Once you move your core IT systems into private or public cloud networks, your work isn't over. Now you have a different set of technology issues to deal with: managing the cloud to ensure that your investments pay off for your enterprise and deliver the efficiencies and ROI that you're expecting.
Cloud management and monitoring have become even more important in the wake of a massive outage of Amazon Elastic Compute Cloud service. The IT world got to see just what happens when a cloud environment runs into problems, taking the operations of many companies down with it. There have been several other recent serious cloud outages as well.
Getting the performance that your enterprise is paying for is "one of the big 'gotchas' for public clouds," says Mary Johnston Turner, an analyst at IDC. In a recent study of 250 user companies, service level agreement performance guarantees ranked second in importance after the specific needs of the applications themselves, she says.
"Enterprises are very concerned about performance," she says. "One of the reasons you're seeing so much interest in private clouds is because IT leaders are responsible for getting good performance to their users" and they aren't always ready to hand those huge responsibilities over to third party cloud vendors.
And that, she added, is not just a cloud problem but is one created by the complexity of composite applications that then are introduced into cloud environments.
"It's a huge challenge," Turner says. "Users need to be investing in application performance management [products] that are built for composite applications and virtualised environments. There's a whole category now."
The idea, she says, is to be able to independently monitor the performance of the applications as they go across the network or the cloud, and then be able to measure that performance where it reaches the end user, whether that is inside or outside the firewall, Turner says.
For David Ting, vice president of engineering at IGN.com, one of the largest video game review websites in the world, monitoring his company's cloud performance is critical because the business lives or dies based on the ability of its 25.4 million users to connect with the site's ad-supported online properties.
"For us, performance is money because page views are key," he says. "We're ad-supported, so every page view counts" and helps the company bring in revenue. "These are things that we watch very carefully."
To make it all work, IGN Entertainment, a division of media giant News Corp, uses performance monitoring tools from New Relic that allow their staff to continuously watch the performance of its sites in the cloud. "We depend very heavily on that tool," Ting says. "For us it's about response time and transactions per second for our IGN websites."
Tracking performance as cloud deployment expands
IGN.com has been using the New Relic tools for about 18 months. It started out by moving non-production development and other applications to the cloud to see how things worked. Now IGN.com is putting some new projects onto cloud servers, including a social media stack so the company can ramp up applications and scale them as needed, Ting says. Also being slated for placement in the cloud is the network's disaster recovery infrastructure.

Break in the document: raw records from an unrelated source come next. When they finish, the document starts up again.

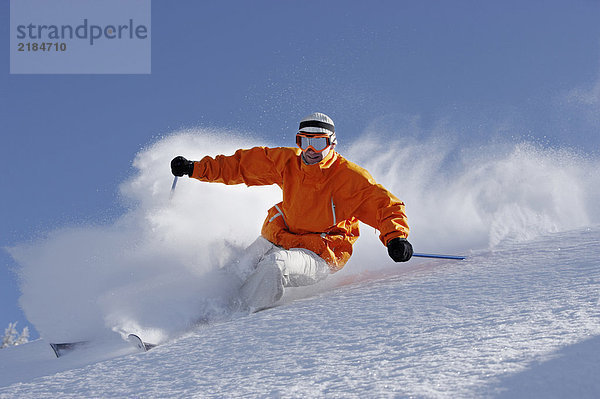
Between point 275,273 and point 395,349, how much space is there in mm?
1591

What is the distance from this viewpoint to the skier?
397 cm

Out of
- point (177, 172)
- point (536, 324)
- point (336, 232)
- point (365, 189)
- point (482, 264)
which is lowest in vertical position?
point (536, 324)

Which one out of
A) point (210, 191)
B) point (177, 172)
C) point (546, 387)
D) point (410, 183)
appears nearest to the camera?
point (546, 387)

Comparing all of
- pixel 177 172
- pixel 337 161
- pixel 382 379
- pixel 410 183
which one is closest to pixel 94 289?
pixel 177 172

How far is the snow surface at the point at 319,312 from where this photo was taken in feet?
6.32

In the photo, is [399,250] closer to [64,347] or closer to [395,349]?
[395,349]

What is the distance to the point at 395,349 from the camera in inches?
87.2

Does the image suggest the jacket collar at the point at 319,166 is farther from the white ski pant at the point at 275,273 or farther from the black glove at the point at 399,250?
the black glove at the point at 399,250

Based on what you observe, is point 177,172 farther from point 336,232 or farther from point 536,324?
point 536,324

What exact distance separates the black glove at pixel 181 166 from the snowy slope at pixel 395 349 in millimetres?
1592

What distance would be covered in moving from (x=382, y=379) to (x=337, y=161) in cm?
252

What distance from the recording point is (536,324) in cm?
224

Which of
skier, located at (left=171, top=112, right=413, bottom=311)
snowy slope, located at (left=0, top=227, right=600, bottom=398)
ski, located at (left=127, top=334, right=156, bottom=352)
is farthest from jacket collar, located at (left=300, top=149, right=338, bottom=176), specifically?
ski, located at (left=127, top=334, right=156, bottom=352)

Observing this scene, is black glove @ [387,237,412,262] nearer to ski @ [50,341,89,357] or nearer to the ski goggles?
the ski goggles
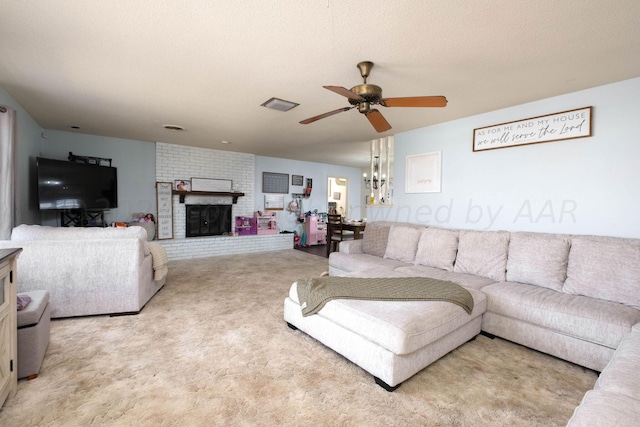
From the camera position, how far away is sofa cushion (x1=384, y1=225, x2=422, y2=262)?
3.56 meters

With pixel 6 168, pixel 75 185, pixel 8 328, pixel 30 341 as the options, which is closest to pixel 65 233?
pixel 6 168

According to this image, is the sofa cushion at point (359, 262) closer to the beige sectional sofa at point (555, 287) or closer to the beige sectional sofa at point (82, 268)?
the beige sectional sofa at point (555, 287)

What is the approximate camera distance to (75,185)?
4.36m

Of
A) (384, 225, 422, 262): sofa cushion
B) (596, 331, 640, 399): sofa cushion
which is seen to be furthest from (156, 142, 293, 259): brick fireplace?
(596, 331, 640, 399): sofa cushion

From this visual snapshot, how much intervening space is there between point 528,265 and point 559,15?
77.0 inches

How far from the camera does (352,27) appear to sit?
72.1 inches

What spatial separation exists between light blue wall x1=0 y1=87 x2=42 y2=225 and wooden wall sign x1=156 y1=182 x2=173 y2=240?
1758mm

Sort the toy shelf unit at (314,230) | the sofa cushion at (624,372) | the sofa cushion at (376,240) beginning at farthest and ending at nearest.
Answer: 1. the toy shelf unit at (314,230)
2. the sofa cushion at (376,240)
3. the sofa cushion at (624,372)

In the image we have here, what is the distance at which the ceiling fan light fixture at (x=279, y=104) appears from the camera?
3.18 m

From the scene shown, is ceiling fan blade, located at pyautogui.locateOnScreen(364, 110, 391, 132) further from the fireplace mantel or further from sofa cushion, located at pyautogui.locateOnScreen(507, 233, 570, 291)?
the fireplace mantel

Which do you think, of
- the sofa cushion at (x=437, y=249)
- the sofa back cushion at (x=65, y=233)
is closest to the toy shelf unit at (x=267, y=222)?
the sofa back cushion at (x=65, y=233)

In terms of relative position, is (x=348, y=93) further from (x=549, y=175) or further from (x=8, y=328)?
(x=8, y=328)

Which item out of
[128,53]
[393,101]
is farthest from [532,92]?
[128,53]

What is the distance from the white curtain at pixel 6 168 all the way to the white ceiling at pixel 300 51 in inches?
14.1
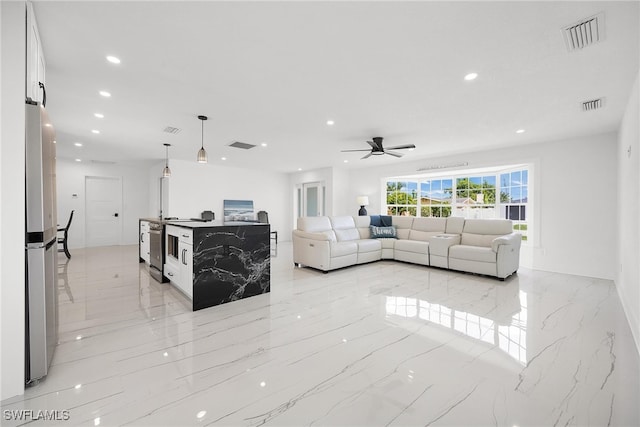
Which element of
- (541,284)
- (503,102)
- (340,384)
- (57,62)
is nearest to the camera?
(340,384)

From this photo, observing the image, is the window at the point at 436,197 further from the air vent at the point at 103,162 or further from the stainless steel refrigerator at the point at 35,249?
the air vent at the point at 103,162

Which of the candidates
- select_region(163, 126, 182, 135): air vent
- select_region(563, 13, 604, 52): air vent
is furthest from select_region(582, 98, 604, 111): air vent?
select_region(163, 126, 182, 135): air vent

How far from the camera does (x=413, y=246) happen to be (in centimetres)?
548

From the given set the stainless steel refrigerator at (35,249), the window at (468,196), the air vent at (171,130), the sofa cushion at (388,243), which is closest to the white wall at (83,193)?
the air vent at (171,130)

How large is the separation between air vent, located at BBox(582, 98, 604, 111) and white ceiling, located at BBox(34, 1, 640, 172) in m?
0.08

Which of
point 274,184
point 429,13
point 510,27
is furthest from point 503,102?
point 274,184

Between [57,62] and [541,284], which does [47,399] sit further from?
[541,284]

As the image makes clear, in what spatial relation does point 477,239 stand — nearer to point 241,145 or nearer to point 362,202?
point 362,202

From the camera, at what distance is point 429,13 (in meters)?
1.83

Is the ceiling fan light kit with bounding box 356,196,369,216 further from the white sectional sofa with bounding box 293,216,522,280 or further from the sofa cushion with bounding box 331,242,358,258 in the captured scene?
the sofa cushion with bounding box 331,242,358,258

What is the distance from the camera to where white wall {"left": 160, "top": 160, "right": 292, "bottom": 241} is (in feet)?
24.6

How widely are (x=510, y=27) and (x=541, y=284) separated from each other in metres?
3.82

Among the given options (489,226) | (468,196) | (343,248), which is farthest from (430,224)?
(343,248)

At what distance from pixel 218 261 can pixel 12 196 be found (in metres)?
1.83
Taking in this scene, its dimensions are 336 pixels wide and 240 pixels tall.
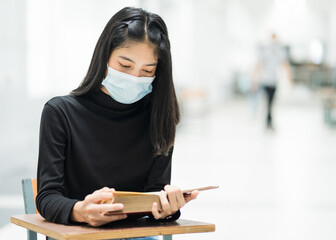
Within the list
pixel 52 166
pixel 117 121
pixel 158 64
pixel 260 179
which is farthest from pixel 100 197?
pixel 260 179

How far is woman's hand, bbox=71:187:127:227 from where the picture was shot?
130 centimetres

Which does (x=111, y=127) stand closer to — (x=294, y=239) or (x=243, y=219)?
(x=294, y=239)

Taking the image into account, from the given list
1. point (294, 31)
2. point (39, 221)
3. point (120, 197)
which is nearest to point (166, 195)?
point (120, 197)

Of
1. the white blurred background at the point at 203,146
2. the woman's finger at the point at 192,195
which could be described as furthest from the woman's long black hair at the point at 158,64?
the white blurred background at the point at 203,146

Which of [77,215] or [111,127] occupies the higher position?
[111,127]

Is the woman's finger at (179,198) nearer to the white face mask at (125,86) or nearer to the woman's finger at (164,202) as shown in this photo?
the woman's finger at (164,202)

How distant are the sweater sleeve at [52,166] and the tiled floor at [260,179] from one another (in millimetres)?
1754

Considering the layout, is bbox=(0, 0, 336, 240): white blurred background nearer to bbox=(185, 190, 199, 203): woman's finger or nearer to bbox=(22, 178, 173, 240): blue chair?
bbox=(22, 178, 173, 240): blue chair

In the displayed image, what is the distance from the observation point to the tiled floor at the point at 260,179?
3.68 metres

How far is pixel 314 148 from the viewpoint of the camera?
313 inches

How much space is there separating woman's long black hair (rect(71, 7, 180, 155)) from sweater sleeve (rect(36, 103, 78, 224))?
5.3 inches

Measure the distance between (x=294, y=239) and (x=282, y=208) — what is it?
0.94 metres

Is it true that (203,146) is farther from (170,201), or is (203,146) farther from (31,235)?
(170,201)

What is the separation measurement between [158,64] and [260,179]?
3986 millimetres
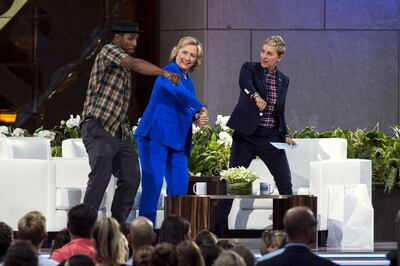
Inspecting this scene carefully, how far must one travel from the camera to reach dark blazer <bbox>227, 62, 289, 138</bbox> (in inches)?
412

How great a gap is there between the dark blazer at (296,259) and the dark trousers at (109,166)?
3.37m

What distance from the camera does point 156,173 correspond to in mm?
10016

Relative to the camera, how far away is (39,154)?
37.5ft

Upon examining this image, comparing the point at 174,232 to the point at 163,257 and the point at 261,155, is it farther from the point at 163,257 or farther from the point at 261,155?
the point at 261,155

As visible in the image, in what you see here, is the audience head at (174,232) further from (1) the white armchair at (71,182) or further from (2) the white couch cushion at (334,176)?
(2) the white couch cushion at (334,176)

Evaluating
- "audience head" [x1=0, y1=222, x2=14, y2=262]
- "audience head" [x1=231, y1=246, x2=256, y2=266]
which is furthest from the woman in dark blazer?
"audience head" [x1=231, y1=246, x2=256, y2=266]

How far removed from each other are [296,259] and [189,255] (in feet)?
1.81

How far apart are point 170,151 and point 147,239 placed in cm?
301

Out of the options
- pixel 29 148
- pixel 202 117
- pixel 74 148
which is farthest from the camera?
pixel 74 148

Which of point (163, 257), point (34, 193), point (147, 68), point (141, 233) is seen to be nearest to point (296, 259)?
point (163, 257)

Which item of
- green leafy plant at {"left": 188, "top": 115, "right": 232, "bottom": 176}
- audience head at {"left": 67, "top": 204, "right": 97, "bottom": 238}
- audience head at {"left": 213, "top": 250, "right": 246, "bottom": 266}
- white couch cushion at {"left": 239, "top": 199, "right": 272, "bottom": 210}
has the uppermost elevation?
green leafy plant at {"left": 188, "top": 115, "right": 232, "bottom": 176}

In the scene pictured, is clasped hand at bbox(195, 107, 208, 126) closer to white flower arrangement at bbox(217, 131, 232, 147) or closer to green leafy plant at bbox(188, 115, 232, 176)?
green leafy plant at bbox(188, 115, 232, 176)

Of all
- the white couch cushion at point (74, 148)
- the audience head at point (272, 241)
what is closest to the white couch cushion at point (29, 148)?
the white couch cushion at point (74, 148)

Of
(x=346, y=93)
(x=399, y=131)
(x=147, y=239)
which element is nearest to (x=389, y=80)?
(x=346, y=93)
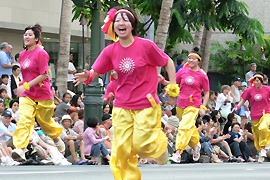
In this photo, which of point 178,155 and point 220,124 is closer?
point 178,155

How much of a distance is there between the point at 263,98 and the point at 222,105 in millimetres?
4679

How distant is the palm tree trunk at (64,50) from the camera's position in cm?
1773

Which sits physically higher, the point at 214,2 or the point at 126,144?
the point at 214,2

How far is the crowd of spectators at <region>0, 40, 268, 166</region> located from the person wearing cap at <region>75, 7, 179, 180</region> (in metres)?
0.84

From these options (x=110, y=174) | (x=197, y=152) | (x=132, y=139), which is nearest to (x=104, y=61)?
(x=132, y=139)

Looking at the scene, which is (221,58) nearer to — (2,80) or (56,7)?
(56,7)

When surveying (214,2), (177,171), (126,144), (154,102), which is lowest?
(177,171)

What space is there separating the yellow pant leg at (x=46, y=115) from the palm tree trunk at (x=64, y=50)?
22.3 feet

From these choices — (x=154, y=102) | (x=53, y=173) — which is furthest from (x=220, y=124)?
(x=154, y=102)

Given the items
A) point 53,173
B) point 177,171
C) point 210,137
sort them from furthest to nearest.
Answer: point 210,137 → point 177,171 → point 53,173

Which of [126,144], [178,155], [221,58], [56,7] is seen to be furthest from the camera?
[221,58]

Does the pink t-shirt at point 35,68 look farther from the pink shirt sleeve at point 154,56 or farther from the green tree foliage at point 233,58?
the green tree foliage at point 233,58

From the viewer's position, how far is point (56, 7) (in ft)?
82.2

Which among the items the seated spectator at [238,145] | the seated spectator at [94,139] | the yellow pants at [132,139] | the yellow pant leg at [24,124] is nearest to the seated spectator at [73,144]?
the seated spectator at [94,139]
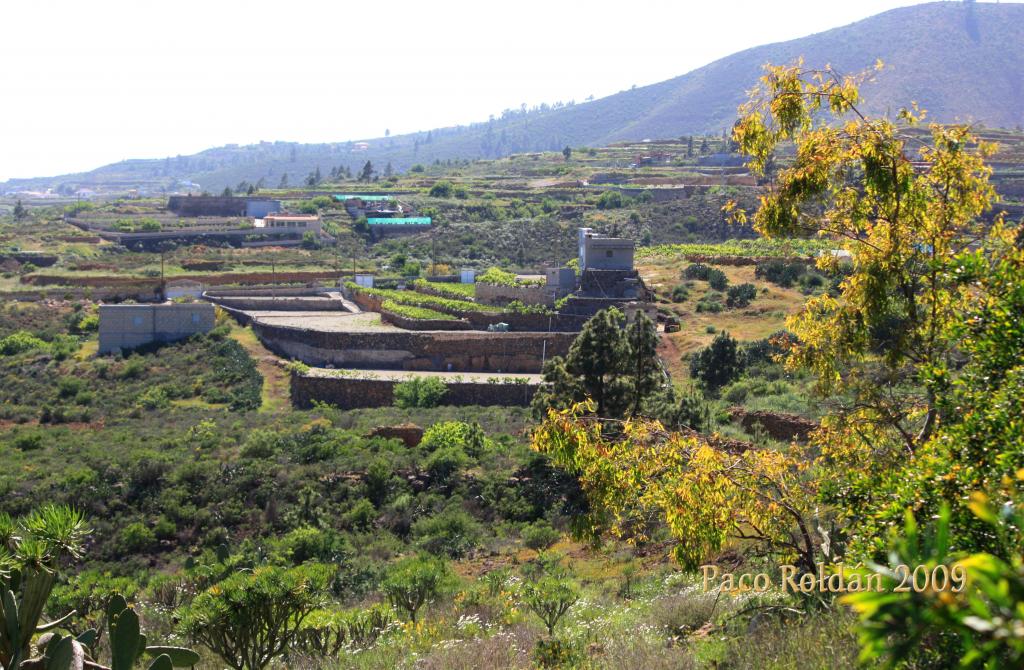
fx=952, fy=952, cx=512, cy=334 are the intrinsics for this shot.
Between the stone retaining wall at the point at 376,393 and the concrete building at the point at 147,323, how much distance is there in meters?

"It could eventually all go to the cloud," Ting says of the company's IT systems. "Performance stability would have to be more certain in the future for us to do that, but we're watching that."
The monitoring from New Relic provides performance metrics IGN couldn't get when it was using other tools, he says. The old tools "did OK for physical machine monitoring, but didn't do application stack monitoring at all without a lot of work from the engineering team."
By watching the New Relic management tools, IT workers can spin up more cloud-based servers, bring down poorly performing instances of applications, then add new instances as needed to keep up response times for users, he says. With the previous tools, Ting's team would obtain insights only into uptime, not response time.
"New Relic gave us tremendous visibility into the response time," which allows IT staffers to take actions on servers even when the servers are running, Ting explains. For example, "we have found instances where one memcached server performed much worse than others in the pool. Upon further investigation, we found one of the memory modules to be defective. In the Nagios world, that server would be running in the pool until it dies."
IGN.com is using Amazon's EC2 for its forays into the cloud today, Ting says. With New Relic, IGN.com can watch over all the parts of its three-tiered architecture, from its front end to its databases to its API tier. The management tools help ensure that user response times stay optimal and don't spike.
"We can look at what's running on the cloud" using plugins that collect data and send all the analytics back to the New Relic tools, Ting says. "They give you very detailed reporting on how the server group is performing," he adds.
"The amount of data and the precision of the data is tremendous," Ting says. "This is where we can start looking at the metrics and be able to make intelligent business decisions with it."
In addition to moving its IT infrastructure, IGN.com has been exploring the cloud to host many of its more than 100 websites for increased performance and uptime, Ting says. The main sites include IGN.com, Askmen.com, Gamespy.com, Fileplanet.com, Teamxbox.com and Gamestats.com.
So far, the trials have been looking positive, Ting says. "We've got some infrastructure pieces moving out into the cloud," he notes. "It's in the experimental stage right now, and we're checking performance."